## Work instructions
In the data, extract each line that holds the string "site".

Available records START

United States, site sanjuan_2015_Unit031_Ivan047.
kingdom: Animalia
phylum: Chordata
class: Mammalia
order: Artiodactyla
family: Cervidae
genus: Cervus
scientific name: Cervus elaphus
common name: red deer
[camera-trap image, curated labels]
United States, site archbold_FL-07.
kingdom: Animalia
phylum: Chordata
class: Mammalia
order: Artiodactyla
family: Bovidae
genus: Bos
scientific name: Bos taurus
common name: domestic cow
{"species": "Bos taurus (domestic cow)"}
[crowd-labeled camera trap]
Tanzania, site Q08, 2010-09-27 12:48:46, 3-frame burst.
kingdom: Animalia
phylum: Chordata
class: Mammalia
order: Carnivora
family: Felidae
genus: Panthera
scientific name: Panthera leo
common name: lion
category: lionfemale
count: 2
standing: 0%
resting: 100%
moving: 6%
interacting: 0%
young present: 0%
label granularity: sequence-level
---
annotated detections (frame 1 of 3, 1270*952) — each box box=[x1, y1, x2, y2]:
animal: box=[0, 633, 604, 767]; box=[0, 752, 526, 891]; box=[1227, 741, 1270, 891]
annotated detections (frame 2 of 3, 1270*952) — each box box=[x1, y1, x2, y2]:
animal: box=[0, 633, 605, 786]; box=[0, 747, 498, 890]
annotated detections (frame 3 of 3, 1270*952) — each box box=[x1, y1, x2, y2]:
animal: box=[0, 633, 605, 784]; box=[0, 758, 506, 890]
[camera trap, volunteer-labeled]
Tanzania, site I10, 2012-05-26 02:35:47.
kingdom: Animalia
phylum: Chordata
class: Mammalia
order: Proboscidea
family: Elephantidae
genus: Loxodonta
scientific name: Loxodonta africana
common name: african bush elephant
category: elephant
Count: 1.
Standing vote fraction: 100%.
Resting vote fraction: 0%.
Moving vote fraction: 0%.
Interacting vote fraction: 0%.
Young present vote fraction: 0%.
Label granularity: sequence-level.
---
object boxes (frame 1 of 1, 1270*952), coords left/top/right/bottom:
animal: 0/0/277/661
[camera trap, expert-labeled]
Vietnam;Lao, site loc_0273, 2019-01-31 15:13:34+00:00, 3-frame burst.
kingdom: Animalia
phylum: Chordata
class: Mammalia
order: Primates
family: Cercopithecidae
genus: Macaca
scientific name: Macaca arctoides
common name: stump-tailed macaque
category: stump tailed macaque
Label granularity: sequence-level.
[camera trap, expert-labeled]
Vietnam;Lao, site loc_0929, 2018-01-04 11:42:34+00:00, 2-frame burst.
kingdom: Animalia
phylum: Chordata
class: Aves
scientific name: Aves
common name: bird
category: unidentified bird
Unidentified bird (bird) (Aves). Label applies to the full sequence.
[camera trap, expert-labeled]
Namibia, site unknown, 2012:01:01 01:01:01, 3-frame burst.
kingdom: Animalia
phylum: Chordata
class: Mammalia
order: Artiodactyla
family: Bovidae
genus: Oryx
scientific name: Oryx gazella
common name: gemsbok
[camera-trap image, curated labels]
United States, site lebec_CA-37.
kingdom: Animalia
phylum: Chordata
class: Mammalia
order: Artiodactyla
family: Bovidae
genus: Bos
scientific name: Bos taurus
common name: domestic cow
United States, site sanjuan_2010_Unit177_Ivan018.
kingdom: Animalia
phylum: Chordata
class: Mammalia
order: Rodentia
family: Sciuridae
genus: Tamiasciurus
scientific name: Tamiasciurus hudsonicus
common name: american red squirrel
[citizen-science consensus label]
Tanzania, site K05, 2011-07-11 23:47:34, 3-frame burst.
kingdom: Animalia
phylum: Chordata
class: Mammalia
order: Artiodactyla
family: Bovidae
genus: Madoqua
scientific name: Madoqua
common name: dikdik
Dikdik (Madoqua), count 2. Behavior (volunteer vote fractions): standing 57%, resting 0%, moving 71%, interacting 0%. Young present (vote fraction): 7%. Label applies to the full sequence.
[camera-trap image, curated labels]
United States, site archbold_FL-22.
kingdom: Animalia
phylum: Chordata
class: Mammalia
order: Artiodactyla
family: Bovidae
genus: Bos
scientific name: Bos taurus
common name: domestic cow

Available records END

## Output of the exercise
United States, site sanjuan_2015_Unit031_Ivan047.
United States, site archbold_FL-07.
Tanzania, site Q08, 2010-09-27 12:48:46, 3-frame burst.
Tanzania, site I10, 2012-05-26 02:35:47.
Vietnam;Lao, site loc_0273, 2019-01-31 15:13:34+00:00, 3-frame burst.
Vietnam;Lao, site loc_0929, 2018-01-04 11:42:34+00:00, 2-frame burst.
Namibia, site unknown, 2012:01:01 01:01:01, 3-frame burst.
United States, site lebec_CA-37.
United States, site sanjuan_2010_Unit177_Ivan018.
Tanzania, site K05, 2011-07-11 23:47:34, 3-frame burst.
United States, site archbold_FL-22.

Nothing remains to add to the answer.